> _Arbeitsauftrag a_: Kannst du den folgenden Text über den Einfluss der Medien auf die Inflationswahrnehmung vollständig und unverändert wiedergeben?

> _Dokumentauszug_:
Medien beeinflussen Wahrnehmung von Inflation

Medien beeinflussen, wie das Preisniveau eingeschätzt wird. Das wirkt sich wiederum auf wirtschaftliche Entscheidungen von Privathaushalten aus.

Wie das aktuelle Preisniveau und die Inflation eingeschätzt werden, hängt nicht zuletzt von den Medien ab. Indirekt beeinflussen unterschiedliche Medientypen, wie sinnvoll Leser oder Zuschauer ihre wirtschaftlichen Entscheidungen treffen. Zudem erschwert die Berichterstattung der Medien die Informationspolitik der Zentralbanken. Dieser Zusammenhang lässt sich aus einer Studie von Volkswirtschaftlern der Universität Trier und der Niederländischen Zentralbank ableiten.

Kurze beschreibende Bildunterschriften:
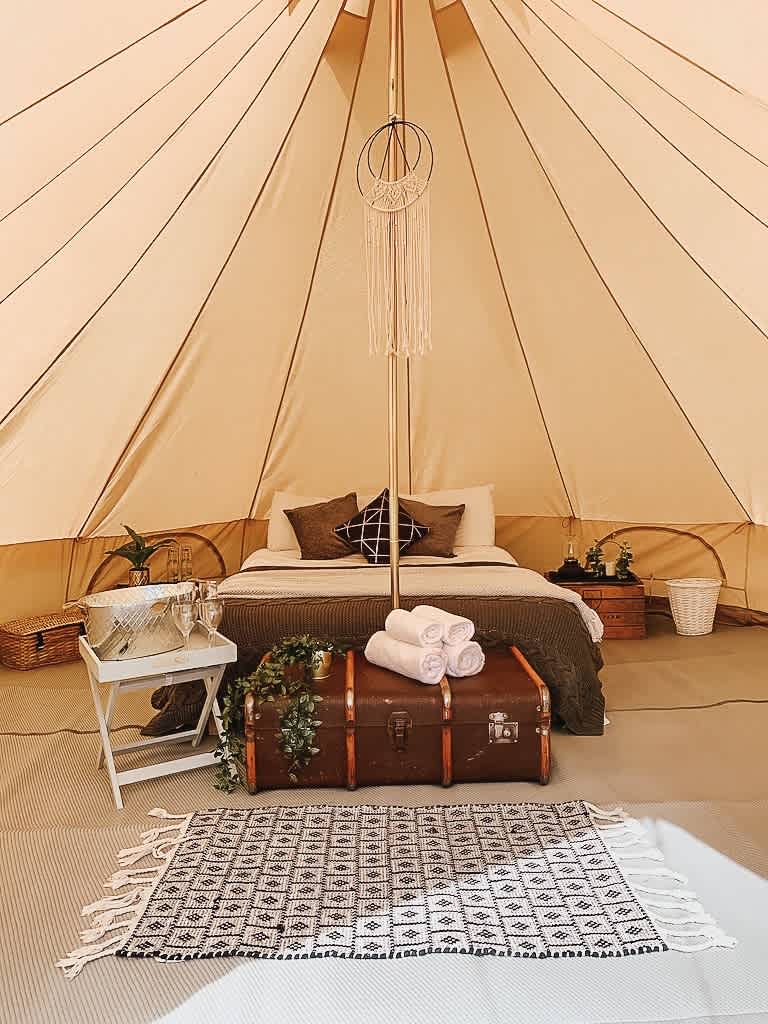 Gisburne Park Estate Glamping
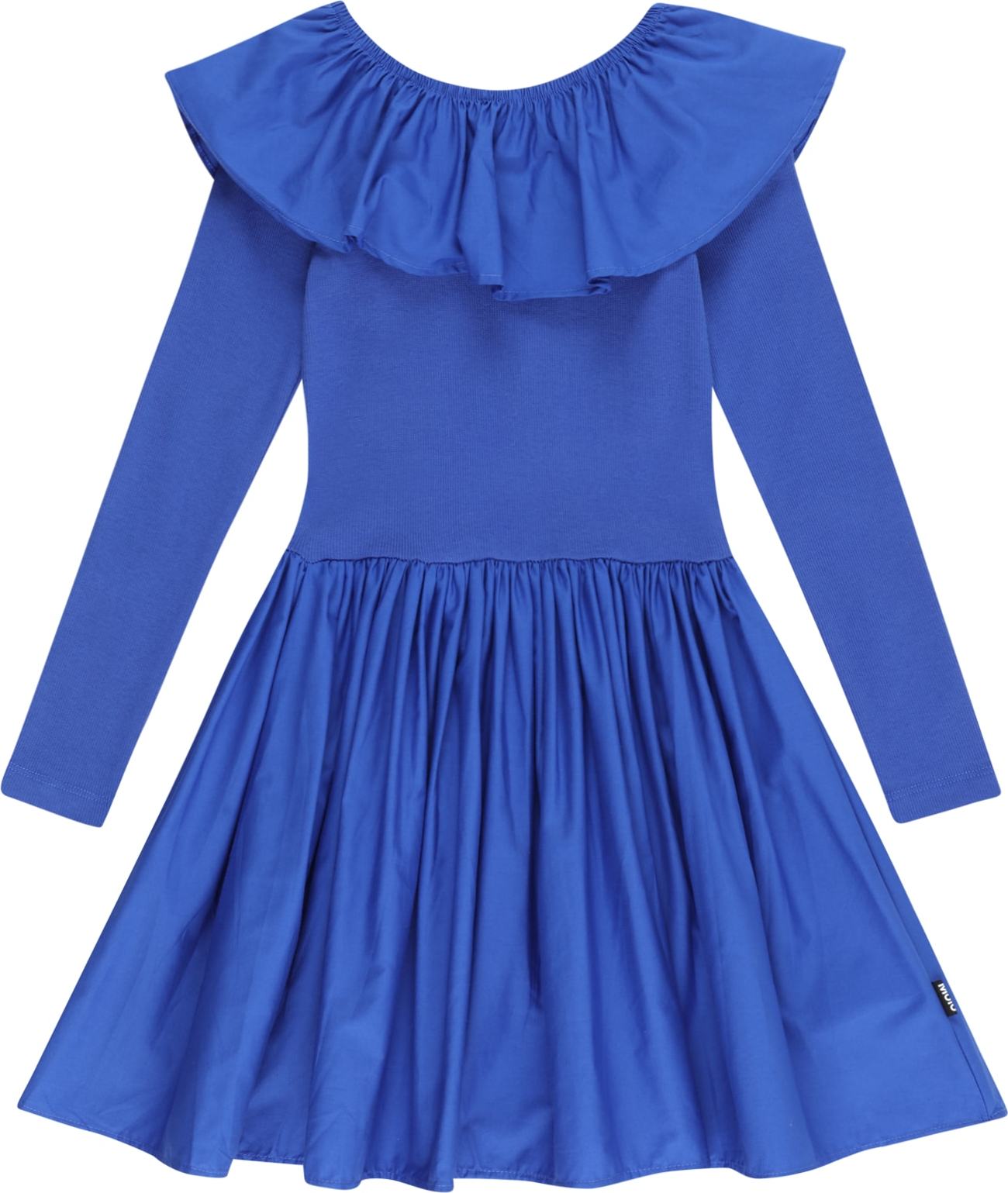 Šaty 'Cille' Molo královská modrá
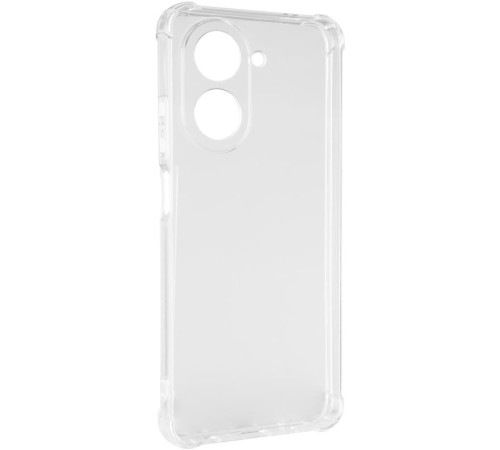TPU чохол GETMAN Ease logo посилені кути Full Camera для Xiaomi Redmi A5 (Europe version) Безбарвний (прозорий)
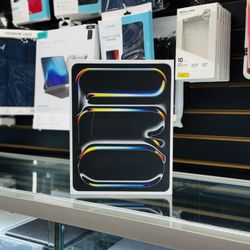 iPad Pro 13in M4 Chip WiFi 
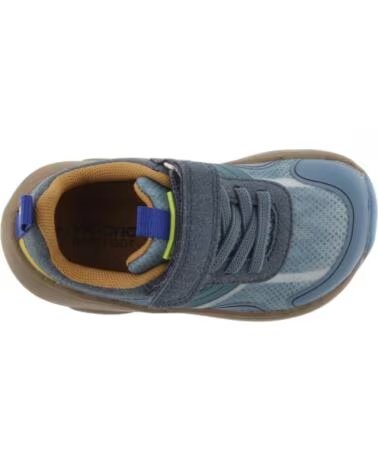 BASKETS KAI BAREFOOT MESH 1172103 VICTORIA BLEU AZUL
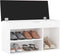 vidaXL - Schoenenbank - met - kussen - 80x30x47 - cm - bewerkt - hout - wit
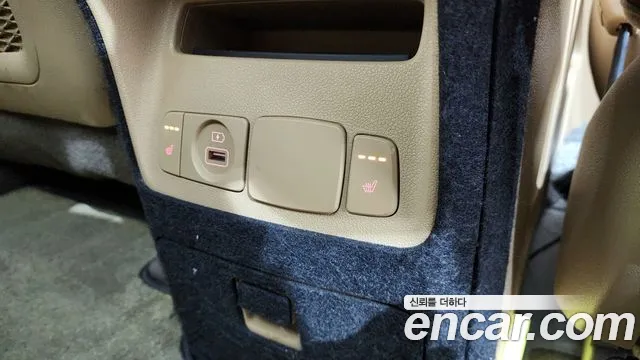 Kia The New Carnival id 2686002 из Кореи 20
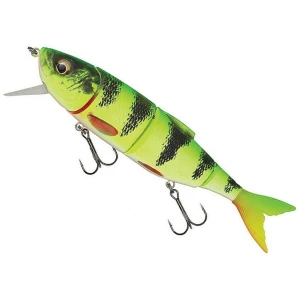 Vobler Savage Gear 4play V2 Liplure Slow Floating, Fire Tiger, 16.5cm, 32g, 1buc/pac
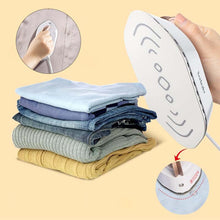 Load image into Gallery viewer, Travel Iron with Dual Voltage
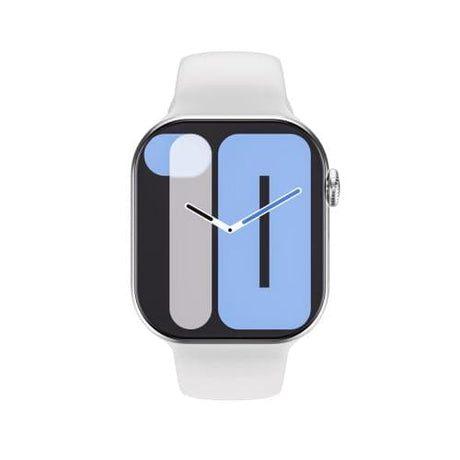 Platinet Smartwatch Smartwatch Platinet PSMART10S | AMOLED 1.85", Bluetooth, 1.25GB, Silver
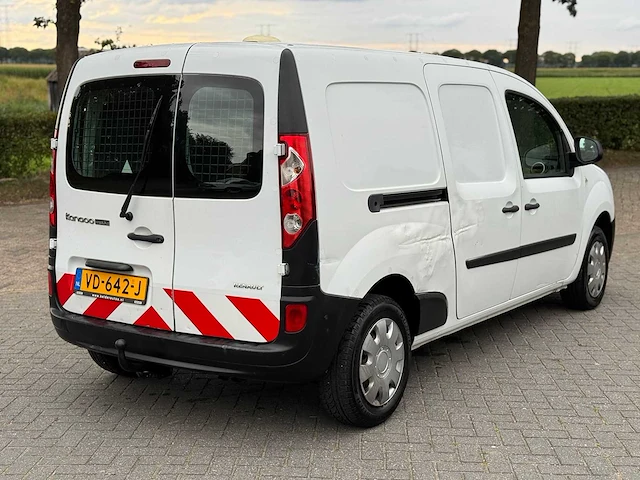 Renault kangoo express 1.5 dci 110 express maxi black edition euro 5 origineel nederlands nap vd-642-j - afbeelding 16 van  20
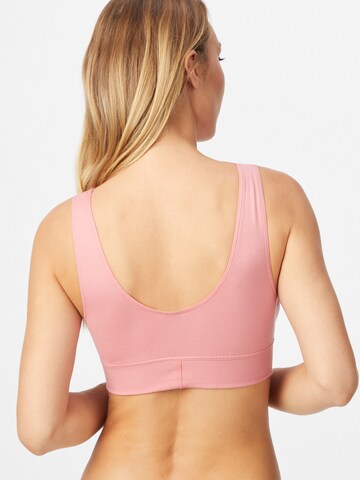 CALIDA Regular Bra 'Elastic' in Pink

> _Arbeitsauftrag b_: Kannst du die komplette Auflistung oben Zeile für Zeile unverändert kopieren und die Bilder dabei aus deiner Antwort weglassen?

> _Schriftliche Antwort a_:
Medien beeinflussen Wahrnehmung von Inflation

Medien beeinflussen, wie das Preisniveau eingeschätzt wird. Das wirkt sich wiederum auf wirtschaftliche Entscheidungen von Privathaushalten aus.

Wie das aktuelle Preisniveau und die Inflation eingeschätzt werden, hängt nicht zuletzt von den Medien ab. Indirekt beeinflussen unterschiedliche Medientypen, wie sinnvoll Leser oder Zuschauer ihre wirtschaftlichen Entscheidungen treffen. Zudem erschwert die Berichterstattung der Medien die Informationspolitik der Zentralbanken. Dieser Zusammenhang lässt sich aus einer Studie von Volkswirtschaftlern der Universität Trier und der Niederländischen Zentralbank ableiten.

> _Schriftliche Antwort b_:
 Gisburne Park Estate Glamping
 Šaty 'Cille' Molo královská modrá
TPU чохол GETMAN Ease logo посилені кути Full Camera для Xiaomi Redmi A5 (Europe version) Безбарвний (прозорий)
 iPad Pro 13in M4 Chip WiFi 
 BASKETS KAI BAREFOOT MESH 1172103 VICTORIA BLEU AZUL
 vidaXL - Schoenenbank - met - kussen - 80x30x47 - cm - bewerkt - hout - wit
 Kia The New Carnival id 2686002 из Кореи 20
 Vobler Savage Gear 4play V2 Liplure Slow Floating, Fire Tiger, 16.5cm, 32g, 1buc/pac
 Load image into Gallery viewer, Travel Iron with Dual Voltage
 Platinet Smartwatch Smartwatch Platinet PSMART10S | AMOLED 1.85", Bluetooth, 1.25GB, Silver
 Renault kangoo express 1.5 dci 110 express maxi black edition euro 5 origineel nederlands nap vd-642-j - afbeelding 16 van  20
 CALIDA Regular Bra 'Elastic' in Pink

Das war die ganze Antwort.